Toshiyuki Nakagaki, Atsushi Tero, Seiji Takagi, Tetsu Saigusa, Kentaro Ito, Kenji Yumiki, Ryo Kobayashi of Japan, and Dan Bebber, Mark Fricker of the UK, were jointly awarded the 2010 Ig Nobel Transportation Planning prize for using slime mould to determine the optimal routes for railroad tracks. See: ‘Rules for Biologically Inspired Adaptive Network Design’ in Science, Vol. 327. no. 5964, January 22, 2010, pp. 439-42.
If slime moulds can help plan the Tokyo rail network, might they also successfully apply their ’embodied intelligence’ to rationalise motorway network topology? Specifically French motorway network topology?
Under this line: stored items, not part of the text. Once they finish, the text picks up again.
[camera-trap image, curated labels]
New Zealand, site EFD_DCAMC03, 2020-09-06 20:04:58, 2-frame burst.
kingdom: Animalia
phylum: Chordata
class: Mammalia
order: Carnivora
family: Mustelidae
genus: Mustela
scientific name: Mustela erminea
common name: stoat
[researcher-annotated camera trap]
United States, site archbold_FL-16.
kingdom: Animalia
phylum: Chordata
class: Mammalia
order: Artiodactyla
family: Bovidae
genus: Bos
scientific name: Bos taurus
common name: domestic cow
This is the question asked – and answered – in a new research study scheduled for publication in the journal Environment and Planning B Planning and Design entitled: ‘Evaluation of French motorway network in relation to slime mould transport networks’ The photos below show slime mould explorations (in Petri dishes) where oat flakes are used to represent the major French urban centres.
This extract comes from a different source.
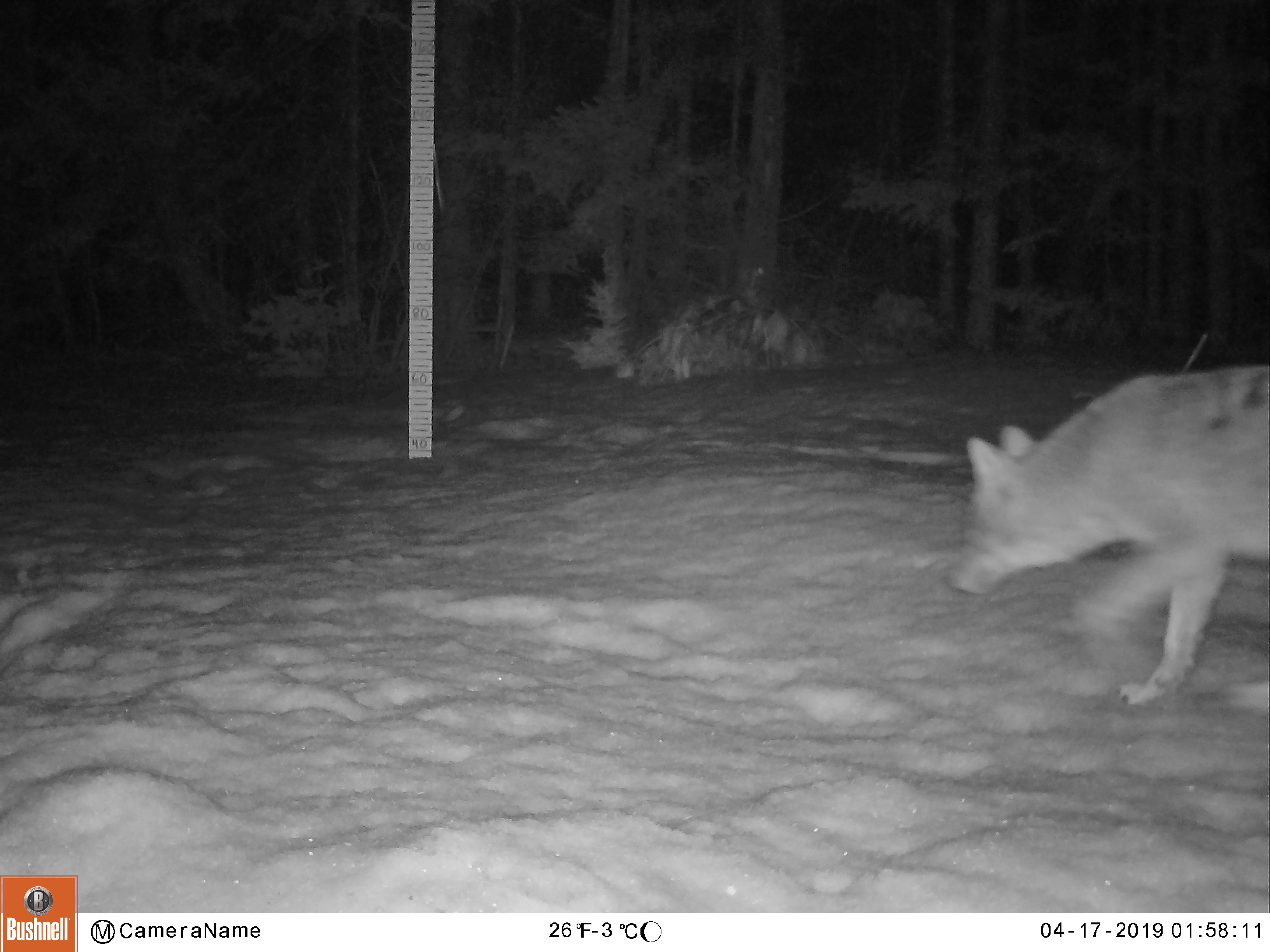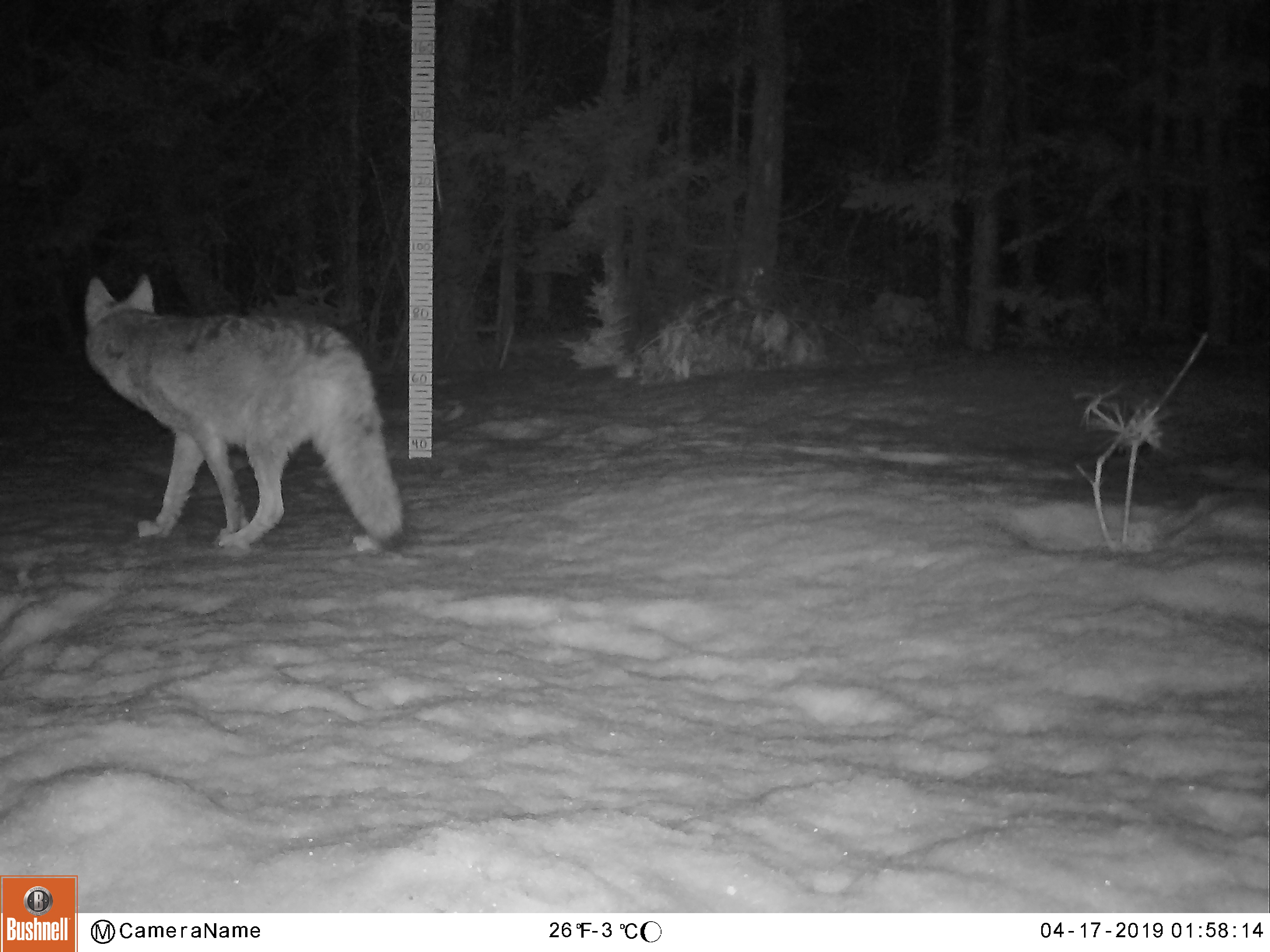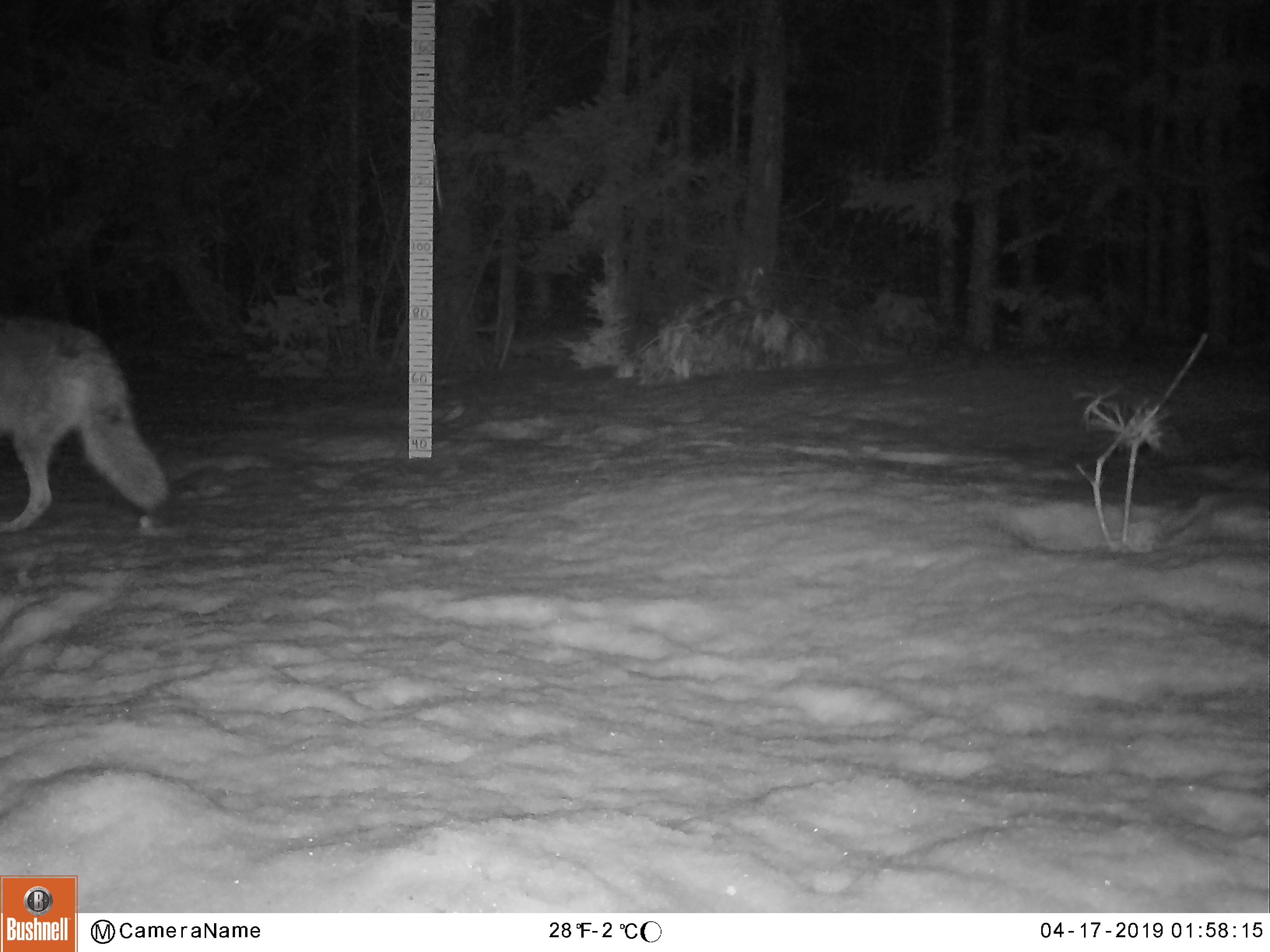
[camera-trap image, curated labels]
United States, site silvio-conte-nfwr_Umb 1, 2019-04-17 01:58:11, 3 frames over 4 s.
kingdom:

“We demonstrate that despite the apparent complexity of the challenge, Physarum can successfully apply its embodied intelligence to rationalise the motorway topology. We also demonstrate that such calculations prove challenging in the face of significant obstacles such as, mountainous terrain and may account for the missing route between Nice, Grenoble, Avignon and Lyon.”
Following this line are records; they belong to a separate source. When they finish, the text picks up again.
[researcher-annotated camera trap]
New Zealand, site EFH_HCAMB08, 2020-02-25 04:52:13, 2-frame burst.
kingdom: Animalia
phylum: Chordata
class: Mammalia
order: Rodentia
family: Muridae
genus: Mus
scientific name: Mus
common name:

The team also note possibilities for future research work, using spiders instead of mould:
“For a further study, it would be interesting to experiment whether a spider would construct a similar network structure given the same boundary constraints as topographically delineated at the French frontiers.”
Note: The new paper doesn’t cite the recent work by Dimonte, Adamatzky, Erokhin and Levin who found that : ‘Slime moulds prefer right turns’
UPDATE (September 8, 2016): They also do it in 3D, Reto Schneider reports.